UFES/HUCAM - Hospital Universitário Cassiano Antônio Moraes - Vitória (ES) — Prova 2015
É patologia ginecológica mais comum na quarta década de vida, que acarreta útero globalmente aumentado de volume, dismenorreia e hipermenorreia:
Adenomiose = útero globalmente aumentado, dismenorreia e hipermenorreia, comum na 4ª década de vida, por invasão endometrial no miométrio.
A adenomiose é caracterizada pela presença de tecido endometrial ectópico dentro do miométrio, levando ao aumento difuso do útero. Seus sintomas clássicos, como dismenorreia intensa e hipermenorreia, são resultado da inflamação e sangramento dentro da parede uterina, sendo mais prevalente em mulheres na quarta década de vida.

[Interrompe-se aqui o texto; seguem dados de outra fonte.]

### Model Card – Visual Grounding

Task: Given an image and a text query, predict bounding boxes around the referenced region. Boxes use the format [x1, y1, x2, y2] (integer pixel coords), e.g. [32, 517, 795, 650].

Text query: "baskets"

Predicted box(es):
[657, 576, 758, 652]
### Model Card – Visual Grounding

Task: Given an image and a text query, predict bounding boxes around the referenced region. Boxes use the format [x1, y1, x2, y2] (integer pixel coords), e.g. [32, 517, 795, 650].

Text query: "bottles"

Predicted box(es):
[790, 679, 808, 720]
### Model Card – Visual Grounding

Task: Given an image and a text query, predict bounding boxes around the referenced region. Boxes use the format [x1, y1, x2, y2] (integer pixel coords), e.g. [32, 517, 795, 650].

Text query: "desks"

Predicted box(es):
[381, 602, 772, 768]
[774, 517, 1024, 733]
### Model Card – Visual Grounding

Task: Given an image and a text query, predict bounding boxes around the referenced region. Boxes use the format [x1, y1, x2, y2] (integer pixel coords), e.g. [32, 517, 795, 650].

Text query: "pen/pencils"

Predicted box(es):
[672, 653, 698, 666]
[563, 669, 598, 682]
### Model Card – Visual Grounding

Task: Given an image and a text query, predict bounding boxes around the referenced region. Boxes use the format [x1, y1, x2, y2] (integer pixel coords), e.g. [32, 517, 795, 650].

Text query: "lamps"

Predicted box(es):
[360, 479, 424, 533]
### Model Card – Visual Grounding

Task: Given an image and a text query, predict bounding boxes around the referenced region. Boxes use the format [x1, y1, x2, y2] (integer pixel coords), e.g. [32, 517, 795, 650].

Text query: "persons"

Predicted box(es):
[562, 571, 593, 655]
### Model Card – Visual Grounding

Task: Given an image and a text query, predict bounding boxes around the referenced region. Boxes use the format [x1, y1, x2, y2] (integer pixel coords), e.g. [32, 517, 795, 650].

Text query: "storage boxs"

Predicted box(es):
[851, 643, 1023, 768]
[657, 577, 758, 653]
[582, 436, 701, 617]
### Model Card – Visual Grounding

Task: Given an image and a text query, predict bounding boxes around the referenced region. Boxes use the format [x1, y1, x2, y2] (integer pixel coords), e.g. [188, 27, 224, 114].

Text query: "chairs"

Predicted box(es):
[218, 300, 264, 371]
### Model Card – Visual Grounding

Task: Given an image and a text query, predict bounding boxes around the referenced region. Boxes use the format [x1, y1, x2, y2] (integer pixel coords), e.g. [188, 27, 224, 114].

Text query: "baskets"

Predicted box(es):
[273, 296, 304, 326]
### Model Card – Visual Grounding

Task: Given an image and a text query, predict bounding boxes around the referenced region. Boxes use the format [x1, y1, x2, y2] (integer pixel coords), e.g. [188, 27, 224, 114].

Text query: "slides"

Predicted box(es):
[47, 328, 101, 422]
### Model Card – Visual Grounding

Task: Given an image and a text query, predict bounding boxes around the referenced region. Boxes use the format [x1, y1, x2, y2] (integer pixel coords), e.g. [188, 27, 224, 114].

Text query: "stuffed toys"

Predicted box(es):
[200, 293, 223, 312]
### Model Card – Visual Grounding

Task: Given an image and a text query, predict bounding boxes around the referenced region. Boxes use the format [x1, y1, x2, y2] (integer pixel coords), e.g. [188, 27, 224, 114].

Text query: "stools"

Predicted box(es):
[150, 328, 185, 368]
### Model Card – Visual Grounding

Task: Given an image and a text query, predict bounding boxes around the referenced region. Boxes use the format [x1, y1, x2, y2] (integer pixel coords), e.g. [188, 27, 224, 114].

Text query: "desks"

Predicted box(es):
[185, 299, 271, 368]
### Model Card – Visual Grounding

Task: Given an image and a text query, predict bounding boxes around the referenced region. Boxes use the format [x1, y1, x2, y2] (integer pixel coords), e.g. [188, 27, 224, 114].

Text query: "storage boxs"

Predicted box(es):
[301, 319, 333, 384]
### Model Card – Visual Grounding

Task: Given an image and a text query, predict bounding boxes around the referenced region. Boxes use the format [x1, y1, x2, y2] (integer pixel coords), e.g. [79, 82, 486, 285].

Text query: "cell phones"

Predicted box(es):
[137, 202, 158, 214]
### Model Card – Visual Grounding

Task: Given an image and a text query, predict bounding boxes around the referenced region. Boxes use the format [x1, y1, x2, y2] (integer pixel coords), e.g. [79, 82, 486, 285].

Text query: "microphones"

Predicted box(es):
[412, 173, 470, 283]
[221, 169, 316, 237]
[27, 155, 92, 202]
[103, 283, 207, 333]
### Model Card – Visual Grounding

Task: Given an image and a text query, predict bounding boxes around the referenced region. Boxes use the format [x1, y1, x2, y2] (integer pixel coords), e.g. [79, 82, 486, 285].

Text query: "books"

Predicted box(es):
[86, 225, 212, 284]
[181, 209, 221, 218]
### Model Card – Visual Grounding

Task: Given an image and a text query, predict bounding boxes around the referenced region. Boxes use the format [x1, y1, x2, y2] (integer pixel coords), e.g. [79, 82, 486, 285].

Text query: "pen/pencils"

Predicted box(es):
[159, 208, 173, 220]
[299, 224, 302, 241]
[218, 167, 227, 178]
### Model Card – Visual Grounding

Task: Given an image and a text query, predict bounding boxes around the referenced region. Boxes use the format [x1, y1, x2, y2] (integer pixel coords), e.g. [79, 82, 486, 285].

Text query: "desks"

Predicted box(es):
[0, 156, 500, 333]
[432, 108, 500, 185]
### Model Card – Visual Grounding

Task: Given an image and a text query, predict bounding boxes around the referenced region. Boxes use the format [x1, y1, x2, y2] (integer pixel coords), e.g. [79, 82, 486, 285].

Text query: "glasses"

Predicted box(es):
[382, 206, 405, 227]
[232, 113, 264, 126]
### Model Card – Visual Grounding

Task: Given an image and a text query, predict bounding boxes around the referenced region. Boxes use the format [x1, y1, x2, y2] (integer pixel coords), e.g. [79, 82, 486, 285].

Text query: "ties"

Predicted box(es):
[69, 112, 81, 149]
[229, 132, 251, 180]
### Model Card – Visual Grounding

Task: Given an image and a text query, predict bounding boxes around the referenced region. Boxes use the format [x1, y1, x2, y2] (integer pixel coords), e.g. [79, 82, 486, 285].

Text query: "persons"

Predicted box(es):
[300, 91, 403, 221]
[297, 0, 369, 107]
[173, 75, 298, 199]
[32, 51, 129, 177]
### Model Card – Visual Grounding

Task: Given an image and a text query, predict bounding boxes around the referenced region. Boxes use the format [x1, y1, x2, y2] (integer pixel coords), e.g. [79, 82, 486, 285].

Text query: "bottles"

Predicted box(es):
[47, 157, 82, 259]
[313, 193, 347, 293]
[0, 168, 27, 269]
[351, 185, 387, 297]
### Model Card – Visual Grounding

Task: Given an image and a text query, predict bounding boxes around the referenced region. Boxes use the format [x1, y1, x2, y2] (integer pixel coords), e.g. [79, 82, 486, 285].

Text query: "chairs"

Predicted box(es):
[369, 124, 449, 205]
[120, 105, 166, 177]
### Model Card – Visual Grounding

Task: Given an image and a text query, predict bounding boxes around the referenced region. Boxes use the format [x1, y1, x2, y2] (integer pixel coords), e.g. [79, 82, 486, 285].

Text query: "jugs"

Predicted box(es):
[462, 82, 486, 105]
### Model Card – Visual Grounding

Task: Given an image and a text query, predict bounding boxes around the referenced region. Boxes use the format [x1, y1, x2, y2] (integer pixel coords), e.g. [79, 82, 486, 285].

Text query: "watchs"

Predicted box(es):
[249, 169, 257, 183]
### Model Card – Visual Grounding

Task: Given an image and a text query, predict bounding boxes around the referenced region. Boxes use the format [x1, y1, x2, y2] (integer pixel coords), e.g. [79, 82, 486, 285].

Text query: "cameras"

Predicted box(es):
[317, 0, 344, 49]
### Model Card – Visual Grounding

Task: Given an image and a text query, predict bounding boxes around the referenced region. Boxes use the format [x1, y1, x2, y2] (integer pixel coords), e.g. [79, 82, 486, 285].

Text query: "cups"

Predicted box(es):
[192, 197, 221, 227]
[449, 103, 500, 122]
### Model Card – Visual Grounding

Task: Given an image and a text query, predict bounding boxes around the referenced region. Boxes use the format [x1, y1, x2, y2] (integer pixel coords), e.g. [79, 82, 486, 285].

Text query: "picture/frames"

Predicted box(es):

A adenomiose é uma condição ginecológica benigna caracterizada pela presença de glândulas e estroma endometrial dentro do miométrio, a camada muscular do útero. Essa invasão resulta em hipertrofia e hiperplasia do miométrio circundante, levando a um útero globalmente aumentado de volume. É mais comumente diagnosticada em mulheres na quarta década de vida, frequentemente multíparas. Os sintomas clássicos da adenomiose incluem dismenorreia secundária (dor menstrual que piora com o tempo), hipermenorreia (sangramento menstrual excessivo e prolongado) e dor pélvica crônica. A fisiopatologia envolve a inflamação e o sangramento cíclico do tecido endometrial ectópico dentro do miométrio, causando dor e aumento do volume uterino. O diagnóstico é frequentemente clínico, baseado nos sintomas e no exame físico (útero aumentado e doloroso), e confirmado por exames de imagem como ultrassonografia transvaginal ou ressonância magnética. É crucial diferenciar a adenomiose de outras patologias como miomatose uterina e endometriose, que podem apresentar sintomas semelhantes. O tratamento varia de manejo sintomático (AINEs, contraceptivos hormonais) a opções cirúrgicas, como a histerectomia, para casos refratários ou quando a fertilidade não é mais desejada.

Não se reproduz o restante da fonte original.